On Sunday, January 6, 2013 11:08:53 PM UTC-8, JT wrote: > Well if you cannot build it you can't, i did. There is no comparissons > only rules for 0=left 1=right and a recursive algorithm at digit > level. You do not need to understand because the once before you > didn't either.
Do you realize how expensive breaking out bits are? You want to build a tree at the bit level? Heck, the time to extract the bit exceeds the compare, then you've got to get an address and check to see if exists or not.
I'll play just a bit more.
How do you determine if you are at a branch or leaf node? Do you think there is no cost to this? Just retrieving a relative address and adding it to the base is expensive. Why do you think we went to superscalar processors with speculative execution? Even so most micros have less than 8M onboard cache so paging happens quite a bit. Paging is quite expensive.
With today's processors you have to worry about more than the number of instructions executed you have to worry about how close they are to each other and how to get as much done with as little paging as possible.

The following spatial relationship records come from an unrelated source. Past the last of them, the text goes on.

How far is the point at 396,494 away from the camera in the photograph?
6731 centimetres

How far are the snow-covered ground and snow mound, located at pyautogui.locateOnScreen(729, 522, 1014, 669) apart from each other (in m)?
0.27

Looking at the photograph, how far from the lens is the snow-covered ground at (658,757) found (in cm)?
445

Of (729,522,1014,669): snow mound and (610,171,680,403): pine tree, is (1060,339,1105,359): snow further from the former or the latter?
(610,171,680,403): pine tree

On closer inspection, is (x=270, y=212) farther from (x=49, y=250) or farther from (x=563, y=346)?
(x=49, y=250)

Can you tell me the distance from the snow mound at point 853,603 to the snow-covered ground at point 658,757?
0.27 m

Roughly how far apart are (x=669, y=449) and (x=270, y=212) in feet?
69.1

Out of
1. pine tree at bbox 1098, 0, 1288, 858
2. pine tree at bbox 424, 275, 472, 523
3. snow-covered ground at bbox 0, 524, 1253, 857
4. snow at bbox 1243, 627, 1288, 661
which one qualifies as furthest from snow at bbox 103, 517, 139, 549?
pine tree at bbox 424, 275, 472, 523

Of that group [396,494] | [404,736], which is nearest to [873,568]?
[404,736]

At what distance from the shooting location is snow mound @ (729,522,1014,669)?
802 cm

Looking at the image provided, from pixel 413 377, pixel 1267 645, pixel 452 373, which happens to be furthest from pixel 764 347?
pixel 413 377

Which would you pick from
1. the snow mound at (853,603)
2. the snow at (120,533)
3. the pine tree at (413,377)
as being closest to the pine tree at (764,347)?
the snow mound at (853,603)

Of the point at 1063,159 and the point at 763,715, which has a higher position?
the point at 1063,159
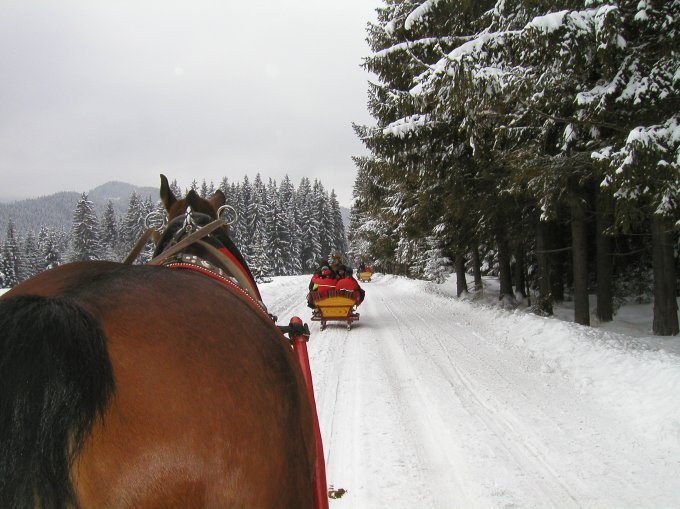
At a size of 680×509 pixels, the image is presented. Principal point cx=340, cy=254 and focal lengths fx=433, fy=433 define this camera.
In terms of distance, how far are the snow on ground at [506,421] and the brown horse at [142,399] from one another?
91.7 inches

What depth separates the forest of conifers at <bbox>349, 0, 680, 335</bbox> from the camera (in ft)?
18.9

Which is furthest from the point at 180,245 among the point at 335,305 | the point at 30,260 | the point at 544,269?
the point at 30,260

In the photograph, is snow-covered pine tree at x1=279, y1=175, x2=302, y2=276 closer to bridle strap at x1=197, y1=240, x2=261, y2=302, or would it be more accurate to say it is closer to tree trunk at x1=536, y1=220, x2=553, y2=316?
tree trunk at x1=536, y1=220, x2=553, y2=316

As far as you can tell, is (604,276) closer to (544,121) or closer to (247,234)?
(544,121)

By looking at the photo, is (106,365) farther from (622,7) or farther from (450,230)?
(450,230)

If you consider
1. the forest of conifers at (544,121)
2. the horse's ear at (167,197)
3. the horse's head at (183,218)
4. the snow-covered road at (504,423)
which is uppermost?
the forest of conifers at (544,121)

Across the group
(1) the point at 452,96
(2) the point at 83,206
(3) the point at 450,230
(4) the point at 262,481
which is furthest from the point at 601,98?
(2) the point at 83,206

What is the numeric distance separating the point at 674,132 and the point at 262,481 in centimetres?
640

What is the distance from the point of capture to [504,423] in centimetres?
477

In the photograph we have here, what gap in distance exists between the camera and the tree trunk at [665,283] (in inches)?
343

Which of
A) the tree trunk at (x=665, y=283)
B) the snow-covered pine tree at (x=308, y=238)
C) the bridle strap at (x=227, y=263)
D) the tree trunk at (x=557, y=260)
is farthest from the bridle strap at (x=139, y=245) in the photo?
the snow-covered pine tree at (x=308, y=238)

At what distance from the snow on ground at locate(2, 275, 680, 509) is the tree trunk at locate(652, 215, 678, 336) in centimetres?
54

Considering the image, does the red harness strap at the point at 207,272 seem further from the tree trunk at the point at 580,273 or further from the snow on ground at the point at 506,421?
the tree trunk at the point at 580,273

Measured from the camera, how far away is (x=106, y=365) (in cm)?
120
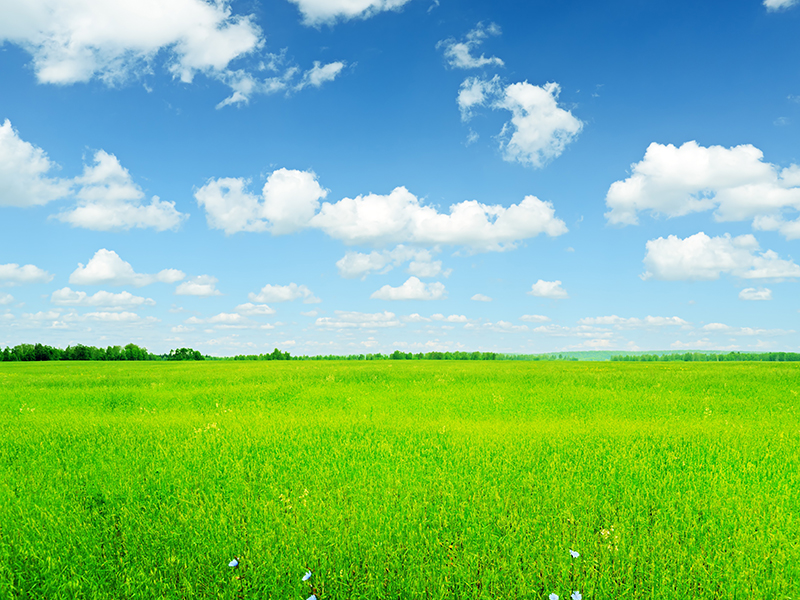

In the late '70 I was working on a B-1700. While I knew the IBM360 had microcode (Amdal lost the battle so went to work for Fuji then learned the advantage of volitile memory microcode when they came out with the 370) the B-1700 sported two distinct sets of microcodes in memory at the same time, one optomized for the OS and algol and a secod optomized for RPG and Cobol. I thought I'd like to work on microcode but I don't have the patience for the fine tuning. Neither do most of us. The CISC vs RISC fight is over. Sure there's RISC under the covers but most of us just don't care. We just want to write programs that do fancy stuff and not waste a bunch of time on the minutiae.
So go introduce your count sort. It's a variation of a binary insertion sort. You won't save any time but what the heck, if it's your passion then go for it and feel the pain of rejection and ridicule.